[Part of a data file]

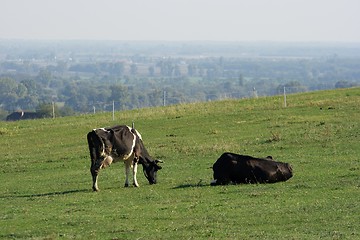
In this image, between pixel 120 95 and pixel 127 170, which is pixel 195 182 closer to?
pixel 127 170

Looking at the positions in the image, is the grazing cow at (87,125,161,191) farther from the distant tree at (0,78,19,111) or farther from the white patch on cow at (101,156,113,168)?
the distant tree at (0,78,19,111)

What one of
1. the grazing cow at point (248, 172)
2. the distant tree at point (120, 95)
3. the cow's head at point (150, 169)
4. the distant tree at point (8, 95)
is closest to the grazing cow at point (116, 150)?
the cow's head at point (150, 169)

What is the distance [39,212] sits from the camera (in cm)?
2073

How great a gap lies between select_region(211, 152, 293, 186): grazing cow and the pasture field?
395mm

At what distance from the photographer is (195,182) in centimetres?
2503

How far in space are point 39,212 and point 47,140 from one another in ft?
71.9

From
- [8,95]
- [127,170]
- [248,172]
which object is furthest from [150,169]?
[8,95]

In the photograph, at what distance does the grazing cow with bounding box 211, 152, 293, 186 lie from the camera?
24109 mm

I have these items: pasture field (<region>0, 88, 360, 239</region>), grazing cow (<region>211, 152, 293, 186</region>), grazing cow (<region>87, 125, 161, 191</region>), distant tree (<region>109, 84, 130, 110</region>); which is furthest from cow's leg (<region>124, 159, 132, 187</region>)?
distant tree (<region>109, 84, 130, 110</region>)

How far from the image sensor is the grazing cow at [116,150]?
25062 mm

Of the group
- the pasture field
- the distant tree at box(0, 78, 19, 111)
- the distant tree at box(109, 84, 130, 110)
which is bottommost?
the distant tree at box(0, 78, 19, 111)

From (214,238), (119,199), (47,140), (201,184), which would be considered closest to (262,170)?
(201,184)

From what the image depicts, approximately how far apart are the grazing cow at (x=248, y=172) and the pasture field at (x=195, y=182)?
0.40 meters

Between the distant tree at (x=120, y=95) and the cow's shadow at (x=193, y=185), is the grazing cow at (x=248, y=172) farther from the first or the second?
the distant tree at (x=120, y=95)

[EXERCISE BRIEF] Rewrite the items from the line containing "From what the" through the end of the items, replacing "grazing cow" with "grazing animal" and leaving everything else unchanged.

[THE RESULT]
From what the image depicts, approximately how far apart are the grazing animal at (x=248, y=172) and the pasture field at (x=195, y=182)?
0.40 meters

Between the distant tree at (x=120, y=95) and the cow's shadow at (x=193, y=185), is the grazing animal at (x=248, y=172) farther from the first or the second?
the distant tree at (x=120, y=95)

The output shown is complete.